Here are some Git terms (in alphabetical order) we need to become familiar with.
branches: pathways of the repo. We can work on branches without affecting the master and this may be useful for experimenting with something without affecting the main project.
cloning: copying an existing repo so that it can be accessed remotely on your local machine
commit: a snapshot of the last saved version of a file and the corresponding message explaining what changed in this version of the file
diff: the set of differences between commits; observing diffs helps keep track of what has changed across two commits
directory: a folder or sub-folder within a repository
fetching: downloading files (from a remote) that are not in your working directory
history: the tracking of all changes to a file
master: the main track of your repo. The master is also considered a branch. GHE may eventually replace the name “master” with a new name due to social justice advocates who oppose the oppressive history of the term “master”

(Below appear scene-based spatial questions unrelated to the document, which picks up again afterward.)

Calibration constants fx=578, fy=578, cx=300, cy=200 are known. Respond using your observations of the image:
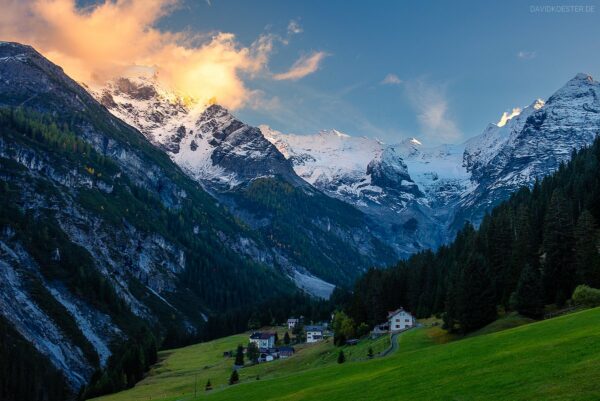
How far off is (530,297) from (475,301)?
736 centimetres

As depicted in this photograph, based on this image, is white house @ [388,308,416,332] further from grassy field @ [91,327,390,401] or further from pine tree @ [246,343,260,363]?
pine tree @ [246,343,260,363]

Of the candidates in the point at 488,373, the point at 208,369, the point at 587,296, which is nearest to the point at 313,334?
the point at 208,369

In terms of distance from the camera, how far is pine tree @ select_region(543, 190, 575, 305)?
78.2 meters

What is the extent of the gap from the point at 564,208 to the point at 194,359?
104m

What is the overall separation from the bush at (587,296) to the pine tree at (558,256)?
8.32 meters

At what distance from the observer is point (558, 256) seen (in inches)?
3189

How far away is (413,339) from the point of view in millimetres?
81312

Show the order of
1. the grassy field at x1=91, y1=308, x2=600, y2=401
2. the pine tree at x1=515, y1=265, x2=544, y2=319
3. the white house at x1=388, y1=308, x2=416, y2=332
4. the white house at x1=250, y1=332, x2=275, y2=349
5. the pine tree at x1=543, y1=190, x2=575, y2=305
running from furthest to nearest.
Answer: the white house at x1=250, y1=332, x2=275, y2=349 → the white house at x1=388, y1=308, x2=416, y2=332 → the pine tree at x1=543, y1=190, x2=575, y2=305 → the pine tree at x1=515, y1=265, x2=544, y2=319 → the grassy field at x1=91, y1=308, x2=600, y2=401

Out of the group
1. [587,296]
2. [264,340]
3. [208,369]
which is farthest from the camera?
[264,340]

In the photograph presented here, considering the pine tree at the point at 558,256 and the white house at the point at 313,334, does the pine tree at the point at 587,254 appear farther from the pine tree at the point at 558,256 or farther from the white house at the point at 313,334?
the white house at the point at 313,334

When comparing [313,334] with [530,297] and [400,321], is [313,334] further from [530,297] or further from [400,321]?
[530,297]

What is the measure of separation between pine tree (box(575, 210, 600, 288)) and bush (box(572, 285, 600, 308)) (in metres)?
7.94

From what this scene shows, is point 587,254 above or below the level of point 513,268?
below

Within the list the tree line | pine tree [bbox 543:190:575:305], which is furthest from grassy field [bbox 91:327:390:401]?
pine tree [bbox 543:190:575:305]
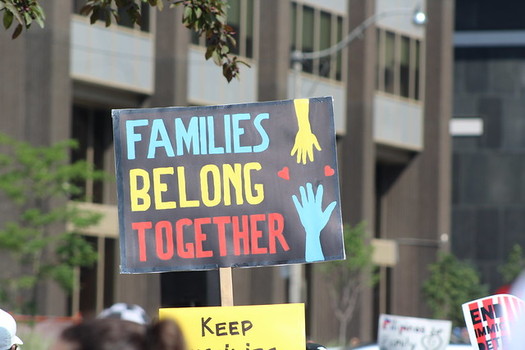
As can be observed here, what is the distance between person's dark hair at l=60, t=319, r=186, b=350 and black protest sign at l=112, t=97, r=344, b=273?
12.5 feet

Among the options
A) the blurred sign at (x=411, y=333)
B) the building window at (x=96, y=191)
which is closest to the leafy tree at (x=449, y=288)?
the building window at (x=96, y=191)

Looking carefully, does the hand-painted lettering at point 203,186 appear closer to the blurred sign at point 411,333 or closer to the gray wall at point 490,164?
the blurred sign at point 411,333

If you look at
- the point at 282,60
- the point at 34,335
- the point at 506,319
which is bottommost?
the point at 34,335

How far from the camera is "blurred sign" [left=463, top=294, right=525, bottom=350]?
25.0ft

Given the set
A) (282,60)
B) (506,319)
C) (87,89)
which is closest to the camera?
(506,319)

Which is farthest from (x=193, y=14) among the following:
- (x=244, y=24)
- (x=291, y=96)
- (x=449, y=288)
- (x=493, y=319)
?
(x=449, y=288)

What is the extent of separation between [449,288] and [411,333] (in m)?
35.6

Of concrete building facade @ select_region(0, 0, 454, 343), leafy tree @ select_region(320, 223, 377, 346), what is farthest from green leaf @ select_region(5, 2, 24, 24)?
leafy tree @ select_region(320, 223, 377, 346)

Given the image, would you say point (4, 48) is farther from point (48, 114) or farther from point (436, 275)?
point (436, 275)

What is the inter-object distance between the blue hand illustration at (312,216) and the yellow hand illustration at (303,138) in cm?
16

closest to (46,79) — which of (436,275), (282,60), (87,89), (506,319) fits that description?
(87,89)

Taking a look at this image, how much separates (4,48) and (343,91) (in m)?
16.5

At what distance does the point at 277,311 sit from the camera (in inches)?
264

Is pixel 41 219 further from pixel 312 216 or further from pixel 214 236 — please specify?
pixel 312 216
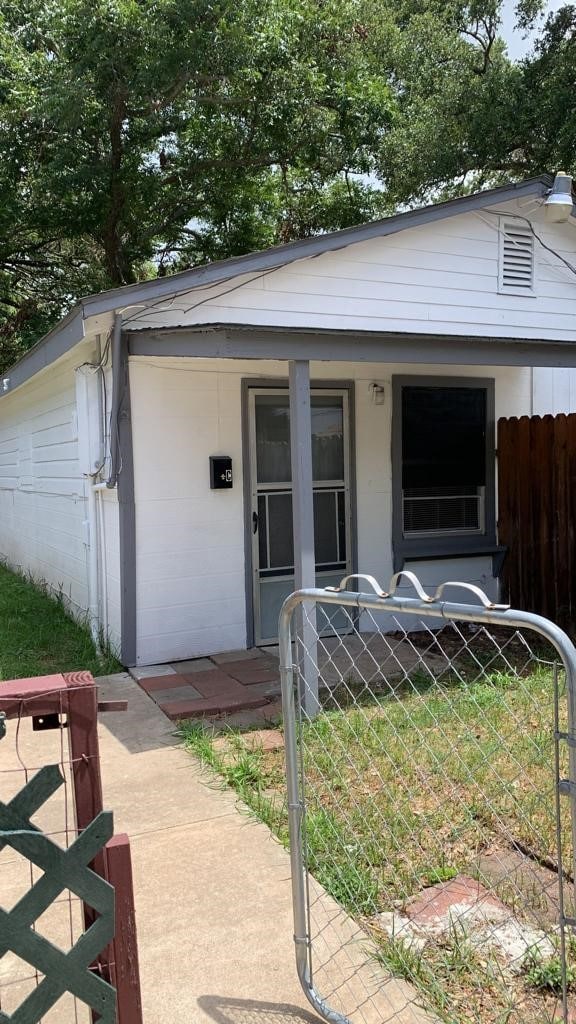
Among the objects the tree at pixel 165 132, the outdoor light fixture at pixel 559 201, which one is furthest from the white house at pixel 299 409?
the tree at pixel 165 132

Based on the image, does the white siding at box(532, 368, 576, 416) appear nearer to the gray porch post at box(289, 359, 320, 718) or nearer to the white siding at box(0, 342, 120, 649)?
the gray porch post at box(289, 359, 320, 718)

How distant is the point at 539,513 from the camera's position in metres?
7.30

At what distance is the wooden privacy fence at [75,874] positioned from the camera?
1.41 metres

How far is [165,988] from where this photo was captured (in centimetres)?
249

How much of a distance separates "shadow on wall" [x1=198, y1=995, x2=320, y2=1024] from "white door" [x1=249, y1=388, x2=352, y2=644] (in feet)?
13.8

merge conflict: when two separate branches have made edits to the same line in a file, or when a file has been deleted in one branch but edited in the other. Merge conflicts can be fixed by manually editing the problem file and then merging and re-committing/pushing.
merging: combines updated information into one single file and puts that on the master. Merging may be used to resolve conflicts when collaborators commit changes on the same file.
pulling: a single command that does both fetching and merging
pushing: finalizing and formalizing an updated file by adding the changes from your local working directory to GHE
remote: the cloned repo
repo (or repository): the main folder or space in which a project exists
staging (or the staging area): a file that stores information about what’s being committed. We want to stage a file after we’ve updated it in some way so that it can be committed
In this course we are using GitHub Enterprise, which we call “GHE” for simplicity, as an LMS and as a tool for self-collaboration. LMS means that GHE will function as the main course space - students will retrieve assignments, submit their assignments in their individual student repos, see their grades, get course updates and announcements, communicate with each other and with the course staff, access necessary course content, etc. Here self-collaboration means that you will work on a file, such as a homework assignment, and make several commits for that file as you complete the problems. Each time you make a commit, it is best to push the file to your individual student repo to submit it. Thus, your file versions are only collaborated between you and yourself. The course exists in GHE at the website https://github-dev.cs.illinois.edu/stat440-fa21/stat440-fa21-course-content. The course website landing page is the README.md file, which will serve as the Course Announcements. You should check the course website frequently for updates and course announcements. Also, as the syllabus mentions, one of the main ways to communicate is in the Issues board, which functions as a discussion board much like Piazza. To access the Issues board, go to the course landing page and click on the Issues tab.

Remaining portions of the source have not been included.